2025 Annual Report on German Steel Production

The German Steel Federation (WV Stahl) has officially declared 2025 as the fourth consecutive year of crisis. Crude steel production has plummeted to a devastating 34.1 million tonnes, a 9% collapse compared to the already fragile levels of 2024. This output mirrors the dark days of the 2009 global financial crisis. With capacity utilization falling below the critical 70% threshold, the industry is no longer in a temporary recession—it is facing a threat to its very existence.


Steel Production in Germany: 2025 Final Balance

(Source: German Steel Federation, January 21, 2026)

Category Dec 2025 (1,000 t) % Change (vs Dec ’24) Jan – Dec 2025 (1,000 t) % Change (Annual)
Crude Steel 2,744 -0.2% 34,090 -8.6%
Oxygen Steel 2,213 -0.9% 23,645 -10.7%
Electric Steel 531 +2.7% 10,445 -3.5%
Pig Iron 1,980 -3.1% 21,872 -10.1%
Hot-Rolled Products 2,255 +8.3% 29,760 -5.5%

* December 2025 | ** January-December 2025
Source: German Steel Federation


Strategic Analysis and “2026 Securing Locations” Directive

1. The End of Industrial Sovereignty?

For the fourth year running, production has remained under the 40-million-tonne mark, the minimum required for a healthy industrial base. As CEO Kerstin Maria Rippel highlights, the combination of weak domestic demand (only 30 million tonnes) and aggressive imports means that one out of every three tonnes of steel used in the EU now comes from outside the bloc.

2. The Energy Price Ultimatum:

Electricity prices remain the “poison” for the sector. The industry is demanding a competitive all-inclusive industrial price of 3 to 6 cents per kWh (including taxes and network fees). Without this, the transition to “Green Steel” is financially impossible, and German sites will continue to lose out to global competitors with cheaper energy.

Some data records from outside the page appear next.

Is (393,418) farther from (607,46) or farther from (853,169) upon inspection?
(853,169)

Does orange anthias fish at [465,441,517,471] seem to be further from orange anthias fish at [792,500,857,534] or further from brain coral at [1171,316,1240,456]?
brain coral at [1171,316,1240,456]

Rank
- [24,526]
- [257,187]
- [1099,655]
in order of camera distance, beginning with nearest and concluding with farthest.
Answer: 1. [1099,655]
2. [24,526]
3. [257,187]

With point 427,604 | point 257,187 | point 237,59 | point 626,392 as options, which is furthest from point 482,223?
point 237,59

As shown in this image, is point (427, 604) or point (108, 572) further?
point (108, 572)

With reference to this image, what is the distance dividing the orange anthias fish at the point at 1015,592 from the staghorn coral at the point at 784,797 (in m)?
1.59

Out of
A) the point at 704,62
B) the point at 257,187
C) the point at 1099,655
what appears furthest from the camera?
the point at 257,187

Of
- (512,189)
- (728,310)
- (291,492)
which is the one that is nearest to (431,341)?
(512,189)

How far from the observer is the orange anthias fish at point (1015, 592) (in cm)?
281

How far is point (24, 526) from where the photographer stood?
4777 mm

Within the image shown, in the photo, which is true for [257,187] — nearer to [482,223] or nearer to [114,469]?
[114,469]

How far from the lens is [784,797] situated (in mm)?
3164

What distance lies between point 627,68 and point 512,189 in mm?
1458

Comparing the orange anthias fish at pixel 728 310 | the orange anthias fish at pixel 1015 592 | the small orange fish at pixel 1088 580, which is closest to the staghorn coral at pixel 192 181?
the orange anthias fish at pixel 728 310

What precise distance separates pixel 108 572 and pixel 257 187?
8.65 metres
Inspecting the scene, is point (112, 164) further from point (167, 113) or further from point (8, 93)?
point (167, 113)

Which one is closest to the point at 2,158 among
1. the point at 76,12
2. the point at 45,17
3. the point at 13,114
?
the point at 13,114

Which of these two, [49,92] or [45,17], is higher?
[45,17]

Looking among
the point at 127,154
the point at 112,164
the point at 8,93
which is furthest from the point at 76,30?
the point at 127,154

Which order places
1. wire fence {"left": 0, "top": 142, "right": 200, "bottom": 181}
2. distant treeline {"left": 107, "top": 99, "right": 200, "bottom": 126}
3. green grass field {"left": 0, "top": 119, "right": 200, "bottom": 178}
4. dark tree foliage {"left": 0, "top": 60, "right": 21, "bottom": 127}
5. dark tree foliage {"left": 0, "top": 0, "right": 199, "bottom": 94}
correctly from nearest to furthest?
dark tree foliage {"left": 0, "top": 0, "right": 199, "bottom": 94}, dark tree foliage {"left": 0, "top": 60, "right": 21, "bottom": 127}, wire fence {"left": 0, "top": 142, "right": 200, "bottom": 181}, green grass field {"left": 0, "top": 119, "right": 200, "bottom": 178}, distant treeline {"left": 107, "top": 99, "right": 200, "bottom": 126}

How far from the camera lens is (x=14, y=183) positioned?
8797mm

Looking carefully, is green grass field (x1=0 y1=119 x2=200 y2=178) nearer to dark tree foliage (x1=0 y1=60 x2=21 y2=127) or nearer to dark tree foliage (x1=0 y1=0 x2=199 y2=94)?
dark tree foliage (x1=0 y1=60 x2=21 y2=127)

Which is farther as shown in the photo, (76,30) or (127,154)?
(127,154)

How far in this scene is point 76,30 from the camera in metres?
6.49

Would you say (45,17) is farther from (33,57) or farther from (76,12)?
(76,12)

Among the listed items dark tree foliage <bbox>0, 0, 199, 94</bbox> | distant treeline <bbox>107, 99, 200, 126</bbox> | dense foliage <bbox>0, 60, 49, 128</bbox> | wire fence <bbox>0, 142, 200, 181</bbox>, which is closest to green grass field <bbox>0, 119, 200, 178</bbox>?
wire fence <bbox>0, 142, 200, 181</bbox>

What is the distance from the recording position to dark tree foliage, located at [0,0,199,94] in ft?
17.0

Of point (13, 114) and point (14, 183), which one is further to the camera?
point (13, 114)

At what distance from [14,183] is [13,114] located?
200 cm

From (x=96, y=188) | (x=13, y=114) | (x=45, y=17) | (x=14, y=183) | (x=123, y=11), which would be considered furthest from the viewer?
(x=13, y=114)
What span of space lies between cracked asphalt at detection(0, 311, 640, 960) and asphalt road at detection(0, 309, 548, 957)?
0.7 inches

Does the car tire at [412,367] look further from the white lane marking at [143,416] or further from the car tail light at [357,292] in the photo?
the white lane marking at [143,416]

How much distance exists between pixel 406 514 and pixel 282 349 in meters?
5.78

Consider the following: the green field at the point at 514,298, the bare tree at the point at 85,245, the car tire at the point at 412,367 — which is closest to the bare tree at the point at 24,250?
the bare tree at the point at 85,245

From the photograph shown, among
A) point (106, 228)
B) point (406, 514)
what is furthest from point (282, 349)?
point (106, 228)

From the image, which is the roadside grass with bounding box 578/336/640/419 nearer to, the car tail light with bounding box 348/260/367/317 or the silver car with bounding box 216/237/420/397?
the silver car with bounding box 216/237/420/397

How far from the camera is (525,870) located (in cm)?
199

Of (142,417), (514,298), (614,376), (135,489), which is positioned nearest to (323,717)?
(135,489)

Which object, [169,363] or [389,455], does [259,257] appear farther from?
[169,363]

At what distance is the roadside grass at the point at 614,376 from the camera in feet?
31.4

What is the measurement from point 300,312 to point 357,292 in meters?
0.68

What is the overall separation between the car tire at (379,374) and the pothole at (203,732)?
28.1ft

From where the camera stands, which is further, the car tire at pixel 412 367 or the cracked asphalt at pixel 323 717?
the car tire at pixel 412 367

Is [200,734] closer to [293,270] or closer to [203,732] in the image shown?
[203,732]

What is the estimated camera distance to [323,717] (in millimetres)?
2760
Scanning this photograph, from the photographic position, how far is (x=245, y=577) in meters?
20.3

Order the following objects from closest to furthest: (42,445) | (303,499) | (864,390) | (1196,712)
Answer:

3. Geopolitical and Trade Defense:

With unpredictable US tariff policies and massive overcapacity in Asia, the industry is calling for the immediate implementation of a highly effective EU protection instrument. The goal is simple: ensure that European steel is not displaced by dumped products from regions with lower environmental standards.

4. Creating Lead Markets:

The future depends on “EU Content” rules and public procurement reform. Steel producers are demanding that public investments be legally bound to use low-emission, EU-made materials to trigger an economic stimulus.

Final Assessment for 2026

The 2025 report serves as a final warning. 2026 must be the year of implementation, not just dialogue. The industry requires the swift execution of measures discussed at the late-2025 summits to prevent the irreversible dismantling of the “Made in Germany” value chain. The message is clear: the steel industry cannot afford another year of delays.